Los últimos vestigios del feudalismo desaparecieron, al menos aparentemente, con la configuración del Estado liberal durante el reinado de Isabel II. Y hoy día, el artículo 14 de nuestra Constitución quiere corroborar esa igualdad absoluta de todos los ciudadanos con estas palabras: “Los españoles son iguales ante la ley, sin que pueda prevalecer discriminación alguna por razón de nacimiento, raza, sexo, religión, opinión o cualquier otra condición o circunstancia personal o social”.

Será verdad que todos somos iguales ante la ley, pero unos más iguales que otros porque la casta política ha terminado por situarse más allá del bien y del mal. Aunque entre nuestros políticos predomina ampliamente la mediocridad, han sabido instalarse en el privilegio y en el favoritismo más descarado. Funcionan como en un sistema feudal y, con la excepción del período de elecciones, tratan al resto de ciudadanos como si fueran auténticos plebeyos. Ya se han encargado ellos de redactar su propio régimen jurídico y laboral, que les reporta unas prerrogativas excesivas y unos beneficios extraordinarios, que no están al alcance de los demás mortales.

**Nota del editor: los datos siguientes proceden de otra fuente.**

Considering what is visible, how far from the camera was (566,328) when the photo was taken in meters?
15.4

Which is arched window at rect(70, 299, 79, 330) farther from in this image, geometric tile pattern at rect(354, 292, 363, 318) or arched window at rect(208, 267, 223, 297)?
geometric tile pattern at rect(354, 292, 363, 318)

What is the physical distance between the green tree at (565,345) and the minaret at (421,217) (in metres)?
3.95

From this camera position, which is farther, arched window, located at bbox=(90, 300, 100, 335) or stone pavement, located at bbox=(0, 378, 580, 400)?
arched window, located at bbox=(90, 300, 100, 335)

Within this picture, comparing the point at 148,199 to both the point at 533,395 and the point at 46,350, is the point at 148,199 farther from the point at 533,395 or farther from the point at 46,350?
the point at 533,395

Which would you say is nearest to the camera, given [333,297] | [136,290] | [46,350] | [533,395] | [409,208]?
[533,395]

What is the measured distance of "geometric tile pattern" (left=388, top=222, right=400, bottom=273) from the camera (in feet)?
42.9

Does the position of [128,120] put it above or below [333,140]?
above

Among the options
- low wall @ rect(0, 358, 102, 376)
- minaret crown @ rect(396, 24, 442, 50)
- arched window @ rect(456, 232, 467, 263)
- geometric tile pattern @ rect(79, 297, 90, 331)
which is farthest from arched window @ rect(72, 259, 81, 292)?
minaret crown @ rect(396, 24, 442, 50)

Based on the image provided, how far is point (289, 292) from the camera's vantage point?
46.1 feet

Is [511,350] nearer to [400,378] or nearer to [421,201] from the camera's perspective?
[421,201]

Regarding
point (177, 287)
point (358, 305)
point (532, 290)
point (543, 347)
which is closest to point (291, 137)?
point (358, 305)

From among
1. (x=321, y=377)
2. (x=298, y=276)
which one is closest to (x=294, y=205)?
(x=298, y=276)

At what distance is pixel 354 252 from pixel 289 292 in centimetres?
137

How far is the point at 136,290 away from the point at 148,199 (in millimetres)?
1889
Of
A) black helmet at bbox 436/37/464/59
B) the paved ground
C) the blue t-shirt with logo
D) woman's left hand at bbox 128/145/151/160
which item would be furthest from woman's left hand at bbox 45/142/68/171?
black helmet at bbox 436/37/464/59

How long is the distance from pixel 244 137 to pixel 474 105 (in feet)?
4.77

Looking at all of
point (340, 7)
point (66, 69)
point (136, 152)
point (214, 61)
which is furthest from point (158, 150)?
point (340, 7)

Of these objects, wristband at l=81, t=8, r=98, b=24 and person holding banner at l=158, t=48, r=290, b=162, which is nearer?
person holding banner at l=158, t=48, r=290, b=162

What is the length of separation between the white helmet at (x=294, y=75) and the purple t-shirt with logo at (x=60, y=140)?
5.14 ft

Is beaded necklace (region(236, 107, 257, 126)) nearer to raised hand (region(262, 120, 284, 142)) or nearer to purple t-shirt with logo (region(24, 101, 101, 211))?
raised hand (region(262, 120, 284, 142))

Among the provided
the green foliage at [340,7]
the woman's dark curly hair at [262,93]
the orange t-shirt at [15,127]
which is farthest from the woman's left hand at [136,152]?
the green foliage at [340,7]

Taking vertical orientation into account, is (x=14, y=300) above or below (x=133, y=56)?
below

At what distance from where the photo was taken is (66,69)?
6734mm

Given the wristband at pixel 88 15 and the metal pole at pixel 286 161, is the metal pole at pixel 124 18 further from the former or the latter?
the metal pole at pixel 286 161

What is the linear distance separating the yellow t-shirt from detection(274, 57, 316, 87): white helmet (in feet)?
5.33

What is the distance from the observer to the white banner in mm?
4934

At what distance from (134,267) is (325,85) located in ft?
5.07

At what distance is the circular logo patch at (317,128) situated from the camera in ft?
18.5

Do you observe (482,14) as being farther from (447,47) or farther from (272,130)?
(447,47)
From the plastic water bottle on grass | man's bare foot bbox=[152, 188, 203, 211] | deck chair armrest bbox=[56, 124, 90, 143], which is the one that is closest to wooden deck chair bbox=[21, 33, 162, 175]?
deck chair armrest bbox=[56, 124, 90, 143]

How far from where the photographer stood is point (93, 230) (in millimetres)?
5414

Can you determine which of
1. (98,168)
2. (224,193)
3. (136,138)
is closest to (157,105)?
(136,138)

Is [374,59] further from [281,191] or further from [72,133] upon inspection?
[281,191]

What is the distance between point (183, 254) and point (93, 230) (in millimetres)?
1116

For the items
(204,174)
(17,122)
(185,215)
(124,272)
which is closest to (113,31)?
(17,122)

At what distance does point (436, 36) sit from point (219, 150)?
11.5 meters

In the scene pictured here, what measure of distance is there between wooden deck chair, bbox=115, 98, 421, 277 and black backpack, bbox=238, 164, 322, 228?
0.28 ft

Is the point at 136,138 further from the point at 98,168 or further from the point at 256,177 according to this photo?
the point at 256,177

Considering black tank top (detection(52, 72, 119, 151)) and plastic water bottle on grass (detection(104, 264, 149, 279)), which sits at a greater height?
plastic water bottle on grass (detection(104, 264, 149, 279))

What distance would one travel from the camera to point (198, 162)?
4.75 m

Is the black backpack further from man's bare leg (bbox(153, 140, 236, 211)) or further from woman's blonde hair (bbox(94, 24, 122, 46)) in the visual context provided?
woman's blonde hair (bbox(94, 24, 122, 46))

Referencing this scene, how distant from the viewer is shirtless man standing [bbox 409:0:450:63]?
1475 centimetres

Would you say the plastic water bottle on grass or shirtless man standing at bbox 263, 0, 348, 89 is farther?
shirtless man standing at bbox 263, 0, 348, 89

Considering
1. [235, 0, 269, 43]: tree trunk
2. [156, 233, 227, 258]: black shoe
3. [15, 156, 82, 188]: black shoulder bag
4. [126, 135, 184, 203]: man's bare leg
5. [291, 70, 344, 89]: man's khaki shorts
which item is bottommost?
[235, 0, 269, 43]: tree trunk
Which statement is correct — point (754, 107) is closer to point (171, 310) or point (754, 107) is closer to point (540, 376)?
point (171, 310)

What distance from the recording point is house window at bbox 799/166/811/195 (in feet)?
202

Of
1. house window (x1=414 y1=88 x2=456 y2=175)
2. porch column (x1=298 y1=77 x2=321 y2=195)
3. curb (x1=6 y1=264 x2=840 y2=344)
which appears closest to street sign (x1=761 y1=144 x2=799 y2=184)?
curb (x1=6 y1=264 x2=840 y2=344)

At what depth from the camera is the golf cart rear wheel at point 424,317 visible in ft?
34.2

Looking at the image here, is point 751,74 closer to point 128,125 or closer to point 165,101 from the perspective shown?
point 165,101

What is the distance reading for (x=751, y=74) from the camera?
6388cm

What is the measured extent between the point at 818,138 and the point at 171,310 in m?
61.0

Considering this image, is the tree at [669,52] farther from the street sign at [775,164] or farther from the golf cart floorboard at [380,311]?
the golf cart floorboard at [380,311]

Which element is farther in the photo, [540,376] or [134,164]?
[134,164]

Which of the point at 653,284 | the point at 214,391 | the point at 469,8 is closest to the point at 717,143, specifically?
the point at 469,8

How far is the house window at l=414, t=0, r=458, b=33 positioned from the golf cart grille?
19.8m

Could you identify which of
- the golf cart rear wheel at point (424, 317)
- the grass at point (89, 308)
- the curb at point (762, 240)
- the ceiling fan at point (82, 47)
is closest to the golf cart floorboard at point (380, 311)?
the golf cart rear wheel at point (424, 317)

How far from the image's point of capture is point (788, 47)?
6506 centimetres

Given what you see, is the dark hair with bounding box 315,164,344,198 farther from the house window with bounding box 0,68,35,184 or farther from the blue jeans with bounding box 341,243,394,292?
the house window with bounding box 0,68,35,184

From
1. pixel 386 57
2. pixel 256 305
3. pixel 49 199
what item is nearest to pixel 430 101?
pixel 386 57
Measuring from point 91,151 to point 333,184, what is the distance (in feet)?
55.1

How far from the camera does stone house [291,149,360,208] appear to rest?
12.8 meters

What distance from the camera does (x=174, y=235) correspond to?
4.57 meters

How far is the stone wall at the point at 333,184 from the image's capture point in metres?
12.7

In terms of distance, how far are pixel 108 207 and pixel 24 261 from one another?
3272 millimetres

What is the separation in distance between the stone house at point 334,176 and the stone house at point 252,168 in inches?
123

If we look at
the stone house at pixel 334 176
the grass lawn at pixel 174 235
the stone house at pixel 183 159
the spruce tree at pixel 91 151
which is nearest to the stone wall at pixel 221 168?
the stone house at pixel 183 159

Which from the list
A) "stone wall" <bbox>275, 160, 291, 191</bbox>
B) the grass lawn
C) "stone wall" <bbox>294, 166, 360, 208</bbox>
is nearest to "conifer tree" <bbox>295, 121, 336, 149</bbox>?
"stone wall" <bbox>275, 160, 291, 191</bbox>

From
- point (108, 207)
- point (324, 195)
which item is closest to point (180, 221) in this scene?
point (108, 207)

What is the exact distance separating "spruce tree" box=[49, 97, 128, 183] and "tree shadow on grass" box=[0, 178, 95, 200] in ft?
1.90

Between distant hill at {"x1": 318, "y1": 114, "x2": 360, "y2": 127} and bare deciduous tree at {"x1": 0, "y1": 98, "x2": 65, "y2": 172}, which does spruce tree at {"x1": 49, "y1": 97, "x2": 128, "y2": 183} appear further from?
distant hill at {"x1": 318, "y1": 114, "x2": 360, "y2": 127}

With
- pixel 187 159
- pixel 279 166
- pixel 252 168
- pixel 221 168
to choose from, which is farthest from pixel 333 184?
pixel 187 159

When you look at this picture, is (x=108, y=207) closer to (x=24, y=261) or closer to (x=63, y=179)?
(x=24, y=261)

Muchos de esos privilegios, a los que se aferran de manera escandalosa,  quiebran inevitablemente el principio de igualdad consagrado por la Constitución. Hasta se pasan unos cuantos pueblos con la inviolabilidad, la inmunidad y el fuero especial reconocido por nuestra Carta Magna. Estas prerrogativas surgieron para proteger la necesaria independencia de los parlamentarios en tiempos de las monarquías absolutistas y no tenían la consideración de privilegios. Se trataba simplemente de garantizar el funcionamiento libre e independiente de las cámaras parlamentarias y hoy ese problema no existe. Aquí en España se va aún más lejos, y se extiende la inmunidad parlamentaria hasta para los delitos de corrupción.

A parte de estas tradicionales y hoy innecesarias prerrogativas, la casta política no ha hecho más  que procurarse egoístamente el mayor número posible de privilegios. Y como lleva más de 30 años acaparando gangas y beneficios, sus ventajas sobre los demás ciudadanos son escandalosamente insultantes y astronómicas. Para la casta política no hay crisis económica que valga, ya que están por encima de cualquier contingencia económica. Las privaciones, las  estrecheces no van con ellos. Eso queda para los currantes, para los ciudadanos de a pié.

La lista detallada de las diferencias de trato entre un político y un ciudadano corriente, sería interminable. Por eso vamos a repasar las más lacerantes y que más desmoralización producen entre las gentes normales. Cuando los diputados electos llegan al Congreso después de una elecciones, con el correspondiente acta que acredita su nombramiento, reciben un  móvil última generación, un Ipad último grito y la conexión, desde su domicilio, a una línea de ADSL Y todo ello sin coste alguno.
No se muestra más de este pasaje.